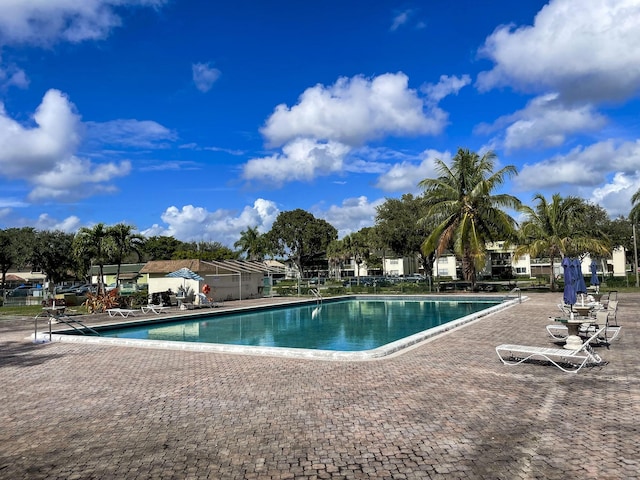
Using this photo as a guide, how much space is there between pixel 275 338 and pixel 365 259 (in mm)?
69839

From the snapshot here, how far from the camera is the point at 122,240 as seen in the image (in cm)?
3875

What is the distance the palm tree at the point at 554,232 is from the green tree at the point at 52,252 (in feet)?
161

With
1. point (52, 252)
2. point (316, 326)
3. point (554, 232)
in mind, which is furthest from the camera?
point (52, 252)

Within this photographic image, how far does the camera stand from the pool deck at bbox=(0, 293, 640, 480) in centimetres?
480

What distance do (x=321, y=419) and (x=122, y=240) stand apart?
36245 mm

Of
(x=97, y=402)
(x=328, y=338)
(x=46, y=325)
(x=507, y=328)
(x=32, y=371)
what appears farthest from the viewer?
(x=46, y=325)

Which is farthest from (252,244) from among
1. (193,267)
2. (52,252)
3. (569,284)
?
(569,284)

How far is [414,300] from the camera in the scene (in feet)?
110

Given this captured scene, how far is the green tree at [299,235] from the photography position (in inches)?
2913

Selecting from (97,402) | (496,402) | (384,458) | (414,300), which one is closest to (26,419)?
(97,402)

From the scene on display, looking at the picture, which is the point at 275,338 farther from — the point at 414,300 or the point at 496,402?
the point at 414,300

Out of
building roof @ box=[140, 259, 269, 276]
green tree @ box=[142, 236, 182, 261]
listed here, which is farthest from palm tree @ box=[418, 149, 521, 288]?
green tree @ box=[142, 236, 182, 261]

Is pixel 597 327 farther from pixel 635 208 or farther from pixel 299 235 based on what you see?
pixel 299 235

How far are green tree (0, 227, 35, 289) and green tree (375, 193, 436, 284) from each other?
41.0m
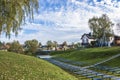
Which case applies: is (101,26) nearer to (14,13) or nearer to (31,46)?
(31,46)

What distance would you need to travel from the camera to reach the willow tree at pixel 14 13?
22203 millimetres

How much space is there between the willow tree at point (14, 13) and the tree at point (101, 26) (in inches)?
3499

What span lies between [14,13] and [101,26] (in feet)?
301

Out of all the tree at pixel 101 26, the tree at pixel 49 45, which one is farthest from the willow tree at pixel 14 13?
the tree at pixel 49 45

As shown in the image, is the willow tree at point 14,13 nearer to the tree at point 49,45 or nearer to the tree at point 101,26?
the tree at point 101,26

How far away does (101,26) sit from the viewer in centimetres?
11269

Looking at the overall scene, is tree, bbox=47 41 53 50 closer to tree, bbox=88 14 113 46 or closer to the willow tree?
tree, bbox=88 14 113 46

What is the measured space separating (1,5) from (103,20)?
92.5 m

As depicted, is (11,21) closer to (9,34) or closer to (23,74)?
(9,34)

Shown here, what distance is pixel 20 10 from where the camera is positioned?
2331 cm

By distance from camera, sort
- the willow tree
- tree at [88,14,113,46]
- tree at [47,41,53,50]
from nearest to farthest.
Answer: the willow tree → tree at [88,14,113,46] → tree at [47,41,53,50]

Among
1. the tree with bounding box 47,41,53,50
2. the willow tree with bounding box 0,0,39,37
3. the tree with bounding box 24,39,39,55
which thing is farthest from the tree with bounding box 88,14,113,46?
the willow tree with bounding box 0,0,39,37

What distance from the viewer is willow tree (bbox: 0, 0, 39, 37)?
2220cm

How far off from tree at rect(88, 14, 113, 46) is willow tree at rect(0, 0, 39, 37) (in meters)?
88.9
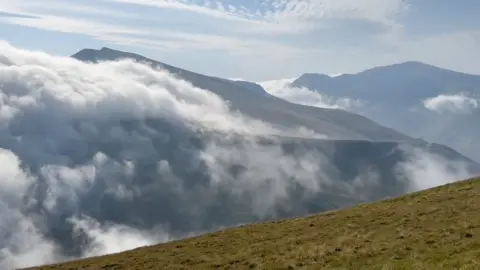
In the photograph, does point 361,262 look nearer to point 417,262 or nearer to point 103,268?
point 417,262

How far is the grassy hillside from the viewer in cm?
3052

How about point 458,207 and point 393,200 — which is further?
point 393,200

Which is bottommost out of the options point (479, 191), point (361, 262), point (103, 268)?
point (103, 268)

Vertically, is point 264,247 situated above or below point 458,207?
below

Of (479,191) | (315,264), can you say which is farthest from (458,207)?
(315,264)

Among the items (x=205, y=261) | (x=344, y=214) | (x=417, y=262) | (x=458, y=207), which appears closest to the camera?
(x=417, y=262)

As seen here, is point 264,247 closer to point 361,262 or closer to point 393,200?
point 361,262

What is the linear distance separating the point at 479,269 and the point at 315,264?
11545mm

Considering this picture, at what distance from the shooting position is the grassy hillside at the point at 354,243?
3052 cm

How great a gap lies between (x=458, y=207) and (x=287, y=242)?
1609cm

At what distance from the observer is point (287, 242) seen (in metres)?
42.2

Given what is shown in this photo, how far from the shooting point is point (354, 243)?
36812mm

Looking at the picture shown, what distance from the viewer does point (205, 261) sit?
1576 inches

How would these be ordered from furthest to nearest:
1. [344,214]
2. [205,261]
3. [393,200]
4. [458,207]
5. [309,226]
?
[393,200] < [344,214] < [309,226] < [458,207] < [205,261]
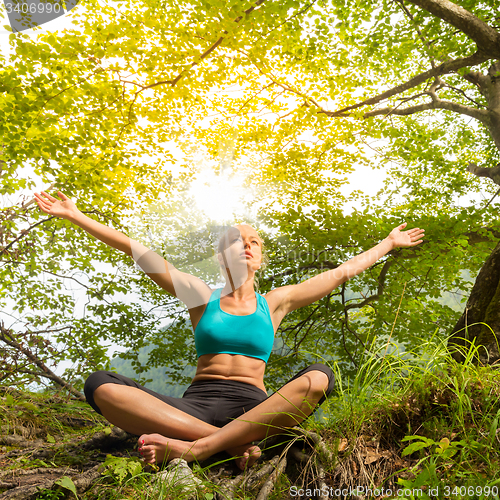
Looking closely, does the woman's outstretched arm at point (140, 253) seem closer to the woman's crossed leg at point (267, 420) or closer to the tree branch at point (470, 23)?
the woman's crossed leg at point (267, 420)

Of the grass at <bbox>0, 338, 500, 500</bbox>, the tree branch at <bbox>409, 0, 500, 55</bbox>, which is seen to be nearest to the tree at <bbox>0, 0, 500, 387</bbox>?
the tree branch at <bbox>409, 0, 500, 55</bbox>

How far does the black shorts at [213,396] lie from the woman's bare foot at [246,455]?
17cm

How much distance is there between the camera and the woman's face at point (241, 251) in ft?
8.32

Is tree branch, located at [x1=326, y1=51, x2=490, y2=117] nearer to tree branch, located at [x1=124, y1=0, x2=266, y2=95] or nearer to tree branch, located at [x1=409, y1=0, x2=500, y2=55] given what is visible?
tree branch, located at [x1=409, y1=0, x2=500, y2=55]

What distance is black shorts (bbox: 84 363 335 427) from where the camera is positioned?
5.88 feet

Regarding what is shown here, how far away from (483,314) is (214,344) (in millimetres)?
1892

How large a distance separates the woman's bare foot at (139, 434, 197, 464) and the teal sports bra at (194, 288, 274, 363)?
636mm

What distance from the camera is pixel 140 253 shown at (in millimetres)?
2205

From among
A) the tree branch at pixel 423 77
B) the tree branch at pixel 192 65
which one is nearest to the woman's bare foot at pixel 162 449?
the tree branch at pixel 192 65

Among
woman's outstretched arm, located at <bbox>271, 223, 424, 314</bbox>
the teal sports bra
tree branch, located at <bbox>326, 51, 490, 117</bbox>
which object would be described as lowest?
the teal sports bra

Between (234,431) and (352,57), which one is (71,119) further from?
(352,57)

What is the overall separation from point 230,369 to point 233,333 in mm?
236

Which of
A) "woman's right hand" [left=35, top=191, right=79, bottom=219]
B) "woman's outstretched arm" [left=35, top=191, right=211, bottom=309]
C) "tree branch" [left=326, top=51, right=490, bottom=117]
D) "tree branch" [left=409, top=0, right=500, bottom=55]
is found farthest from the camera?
"tree branch" [left=326, top=51, right=490, bottom=117]

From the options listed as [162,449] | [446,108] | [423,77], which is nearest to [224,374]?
[162,449]
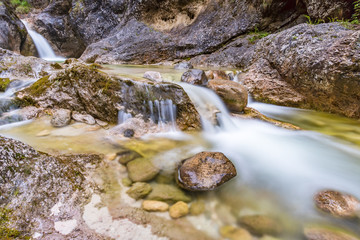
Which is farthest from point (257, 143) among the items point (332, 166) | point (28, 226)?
point (28, 226)

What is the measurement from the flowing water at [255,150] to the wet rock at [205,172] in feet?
0.32

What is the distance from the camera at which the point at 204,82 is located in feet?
17.4

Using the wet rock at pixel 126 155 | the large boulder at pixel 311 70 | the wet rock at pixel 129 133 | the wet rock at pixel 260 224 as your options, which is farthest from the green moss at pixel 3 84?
the large boulder at pixel 311 70

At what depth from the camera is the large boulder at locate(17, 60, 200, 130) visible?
3.40 metres

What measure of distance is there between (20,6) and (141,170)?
24.4 metres

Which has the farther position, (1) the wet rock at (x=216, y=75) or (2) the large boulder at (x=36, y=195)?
(1) the wet rock at (x=216, y=75)

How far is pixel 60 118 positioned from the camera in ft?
11.1

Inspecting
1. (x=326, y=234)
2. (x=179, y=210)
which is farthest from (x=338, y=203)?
(x=179, y=210)

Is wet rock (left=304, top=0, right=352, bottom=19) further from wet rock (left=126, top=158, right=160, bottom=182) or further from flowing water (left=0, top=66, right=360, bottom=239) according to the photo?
wet rock (left=126, top=158, right=160, bottom=182)

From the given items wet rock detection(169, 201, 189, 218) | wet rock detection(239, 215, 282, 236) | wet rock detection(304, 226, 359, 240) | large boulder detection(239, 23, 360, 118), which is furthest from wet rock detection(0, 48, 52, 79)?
wet rock detection(304, 226, 359, 240)

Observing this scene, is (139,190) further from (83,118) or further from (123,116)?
(83,118)

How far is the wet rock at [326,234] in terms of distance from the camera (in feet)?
4.83

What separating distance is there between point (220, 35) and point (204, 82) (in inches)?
236

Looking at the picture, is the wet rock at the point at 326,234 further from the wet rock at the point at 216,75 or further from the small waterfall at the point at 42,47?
the small waterfall at the point at 42,47
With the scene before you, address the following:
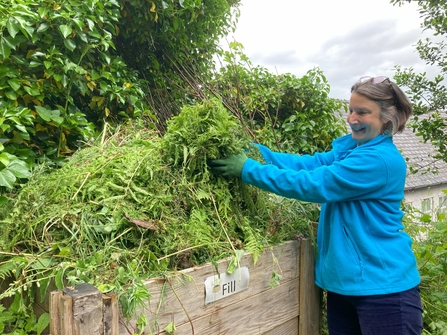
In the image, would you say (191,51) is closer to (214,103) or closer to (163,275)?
(214,103)

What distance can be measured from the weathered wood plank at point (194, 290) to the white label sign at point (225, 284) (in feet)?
0.08

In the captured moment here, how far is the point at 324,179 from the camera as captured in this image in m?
1.75

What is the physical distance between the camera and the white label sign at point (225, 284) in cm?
156

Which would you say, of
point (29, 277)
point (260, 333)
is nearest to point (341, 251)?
point (260, 333)

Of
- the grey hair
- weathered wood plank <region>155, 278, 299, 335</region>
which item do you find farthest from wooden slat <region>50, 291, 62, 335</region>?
the grey hair

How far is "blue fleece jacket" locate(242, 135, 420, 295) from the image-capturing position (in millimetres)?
1748

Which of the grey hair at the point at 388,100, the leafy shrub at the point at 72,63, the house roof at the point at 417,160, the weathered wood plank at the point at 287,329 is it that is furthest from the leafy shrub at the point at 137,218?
the house roof at the point at 417,160

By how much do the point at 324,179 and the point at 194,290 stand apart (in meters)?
0.84

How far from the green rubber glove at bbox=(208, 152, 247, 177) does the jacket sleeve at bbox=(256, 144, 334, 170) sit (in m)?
0.42

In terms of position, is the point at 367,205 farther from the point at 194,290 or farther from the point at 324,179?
the point at 194,290

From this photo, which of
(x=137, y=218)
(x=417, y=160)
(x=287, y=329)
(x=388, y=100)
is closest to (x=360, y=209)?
(x=388, y=100)

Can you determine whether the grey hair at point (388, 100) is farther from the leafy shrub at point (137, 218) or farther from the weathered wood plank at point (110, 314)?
the weathered wood plank at point (110, 314)

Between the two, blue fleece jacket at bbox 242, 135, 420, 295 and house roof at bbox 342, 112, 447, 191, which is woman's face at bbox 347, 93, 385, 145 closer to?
blue fleece jacket at bbox 242, 135, 420, 295

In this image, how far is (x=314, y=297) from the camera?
7.27ft
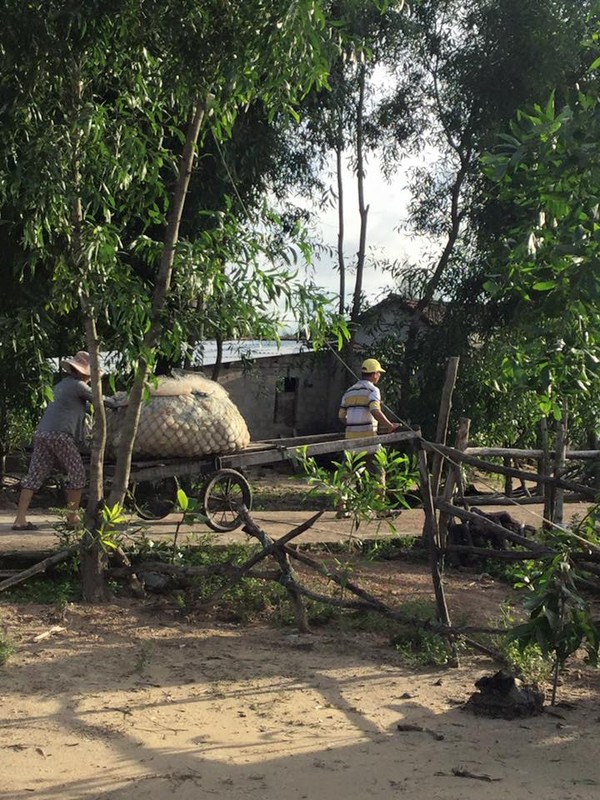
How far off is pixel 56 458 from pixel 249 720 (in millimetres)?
4057

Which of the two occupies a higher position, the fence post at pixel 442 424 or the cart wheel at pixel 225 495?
the fence post at pixel 442 424

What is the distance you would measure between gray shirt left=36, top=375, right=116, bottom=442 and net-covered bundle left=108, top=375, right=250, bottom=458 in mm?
614

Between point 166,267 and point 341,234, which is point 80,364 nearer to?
point 166,267

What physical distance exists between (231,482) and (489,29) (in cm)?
824

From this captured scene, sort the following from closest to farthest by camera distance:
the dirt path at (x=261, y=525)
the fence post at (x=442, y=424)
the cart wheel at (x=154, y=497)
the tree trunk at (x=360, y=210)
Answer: the fence post at (x=442, y=424) → the dirt path at (x=261, y=525) → the cart wheel at (x=154, y=497) → the tree trunk at (x=360, y=210)

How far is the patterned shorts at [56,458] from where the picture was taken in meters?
8.50

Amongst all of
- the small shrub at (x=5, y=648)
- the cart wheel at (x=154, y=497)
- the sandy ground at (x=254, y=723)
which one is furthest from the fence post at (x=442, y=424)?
the small shrub at (x=5, y=648)

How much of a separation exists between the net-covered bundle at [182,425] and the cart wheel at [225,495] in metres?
0.26

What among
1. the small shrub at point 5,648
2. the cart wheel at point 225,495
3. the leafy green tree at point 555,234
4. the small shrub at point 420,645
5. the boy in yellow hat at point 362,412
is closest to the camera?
the leafy green tree at point 555,234

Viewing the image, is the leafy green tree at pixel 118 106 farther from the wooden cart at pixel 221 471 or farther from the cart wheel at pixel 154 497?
the cart wheel at pixel 154 497

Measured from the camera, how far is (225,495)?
9695 mm

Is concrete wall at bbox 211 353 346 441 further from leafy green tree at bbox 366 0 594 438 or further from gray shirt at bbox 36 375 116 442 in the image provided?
gray shirt at bbox 36 375 116 442

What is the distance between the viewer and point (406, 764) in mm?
4613

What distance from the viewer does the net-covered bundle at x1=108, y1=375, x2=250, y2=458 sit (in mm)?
9180
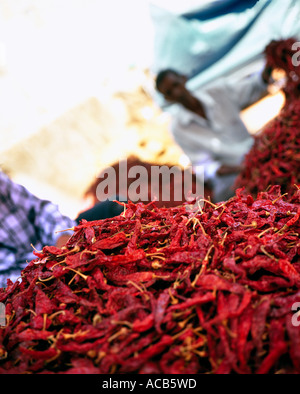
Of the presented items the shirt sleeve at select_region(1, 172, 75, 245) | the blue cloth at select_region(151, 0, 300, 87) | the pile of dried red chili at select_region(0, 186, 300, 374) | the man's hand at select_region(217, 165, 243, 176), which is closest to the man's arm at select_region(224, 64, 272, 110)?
the blue cloth at select_region(151, 0, 300, 87)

....

Required task
Reproduce word for word the lines of the material from the line containing "What distance from the viewer does the" through the end of the material, leaving out the pictures.

Full solution
What distance from the viewer does the net-covered bundle at x1=108, y1=375, x2=250, y2=458 sit (in mm)?
9180
Of the presented items the shirt sleeve at select_region(1, 172, 75, 245) | the blue cloth at select_region(151, 0, 300, 87) | the pile of dried red chili at select_region(0, 186, 300, 374) | the man's hand at select_region(217, 165, 243, 176), which is closest to the man's arm at select_region(224, 64, 272, 110)?
the blue cloth at select_region(151, 0, 300, 87)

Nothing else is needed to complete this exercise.